§ **Task to complete**
Repeat the whole listing below, word for word.

§ **Information provided**
- - - - - - -
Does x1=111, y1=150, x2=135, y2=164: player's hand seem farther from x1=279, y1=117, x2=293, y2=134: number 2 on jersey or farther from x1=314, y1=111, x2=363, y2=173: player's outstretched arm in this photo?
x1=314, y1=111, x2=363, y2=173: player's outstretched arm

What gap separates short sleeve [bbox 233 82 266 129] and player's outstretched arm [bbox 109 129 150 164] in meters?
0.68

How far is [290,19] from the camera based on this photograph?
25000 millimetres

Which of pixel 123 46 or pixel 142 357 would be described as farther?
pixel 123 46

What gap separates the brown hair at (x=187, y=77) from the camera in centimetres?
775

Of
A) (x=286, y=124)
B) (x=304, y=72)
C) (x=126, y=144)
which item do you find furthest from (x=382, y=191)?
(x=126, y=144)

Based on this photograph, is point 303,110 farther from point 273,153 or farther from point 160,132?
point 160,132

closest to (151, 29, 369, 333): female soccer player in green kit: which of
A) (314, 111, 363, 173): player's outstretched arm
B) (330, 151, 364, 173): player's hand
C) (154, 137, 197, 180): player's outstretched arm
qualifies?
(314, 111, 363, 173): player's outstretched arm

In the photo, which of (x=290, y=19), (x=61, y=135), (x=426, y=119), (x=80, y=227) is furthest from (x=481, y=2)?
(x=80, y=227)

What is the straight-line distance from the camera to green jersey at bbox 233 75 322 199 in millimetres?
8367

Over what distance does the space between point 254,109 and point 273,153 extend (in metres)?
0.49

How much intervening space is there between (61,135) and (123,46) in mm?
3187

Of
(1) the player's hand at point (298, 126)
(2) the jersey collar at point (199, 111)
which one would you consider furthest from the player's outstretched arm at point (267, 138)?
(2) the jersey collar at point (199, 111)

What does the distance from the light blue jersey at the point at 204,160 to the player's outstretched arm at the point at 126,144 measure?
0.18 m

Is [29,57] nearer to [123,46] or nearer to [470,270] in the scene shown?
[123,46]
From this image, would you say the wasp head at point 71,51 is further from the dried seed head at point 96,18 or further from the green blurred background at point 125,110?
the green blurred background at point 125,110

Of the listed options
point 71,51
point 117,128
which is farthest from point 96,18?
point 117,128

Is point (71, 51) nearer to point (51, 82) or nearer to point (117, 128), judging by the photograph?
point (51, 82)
- - - - - - -
§ **Response**
Does x1=111, y1=150, x2=135, y2=164: player's hand seem farther from x1=279, y1=117, x2=293, y2=134: number 2 on jersey or farther from x1=314, y1=111, x2=363, y2=173: player's outstretched arm in this photo?
x1=314, y1=111, x2=363, y2=173: player's outstretched arm

What gap separates short sleeve [bbox 233 82 266 129] and player's outstretched arm [bbox 109 129 150 164] in meters?
0.68

How far is [290,19] from the camera based on this photograph?
25000 millimetres

Which of pixel 123 46 or pixel 142 357 would be described as farther?
pixel 123 46

What gap separates the brown hair at (x=187, y=77) from the camera in centimetres?
775

Of
A) (x=286, y=124)
B) (x=304, y=72)
C) (x=126, y=144)
which item do you find furthest from (x=382, y=191)?
(x=126, y=144)

Based on this photograph, is point 303,110 farther from point 273,153 or farther from point 160,132?
point 160,132

closest to (151, 29, 369, 333): female soccer player in green kit: which of
A) (314, 111, 363, 173): player's outstretched arm
B) (330, 151, 364, 173): player's hand
C) (154, 137, 197, 180): player's outstretched arm
qualifies?
(314, 111, 363, 173): player's outstretched arm

In the photo, which of (x=290, y=19), (x=61, y=135), (x=426, y=119), (x=80, y=227) is furthest from (x=481, y=2)?
(x=80, y=227)

What is the straight-line distance from the camera to green jersey at bbox 233 75 322 199 in millimetres?
8367

Over what distance does the space between point 254,109 and point 273,153 extend (in metres)?
0.49

How much intervening space is there between (61,135) and (123,46) in mm?
3187

Of
(1) the player's hand at point (298, 126)
(2) the jersey collar at point (199, 111)
which one would you consider furthest from the player's outstretched arm at point (267, 138)?
(2) the jersey collar at point (199, 111)

What does the distance from the light blue jersey at the point at 204,160 to the player's outstretched arm at the point at 126,144 measure?
0.18 m

Is [29,57] nearer to [123,46] or nearer to [470,270] in the scene shown?
[123,46]
From this image, would you say the wasp head at point 71,51 is further from the dried seed head at point 96,18 or further from the green blurred background at point 125,110?
the green blurred background at point 125,110

Of the listed options
point 71,51
point 117,128
which is farthest from point 96,18?
point 117,128

Is point (71, 51) nearer to point (51, 82) or nearer to point (117, 128), judging by the photograph?
point (51, 82)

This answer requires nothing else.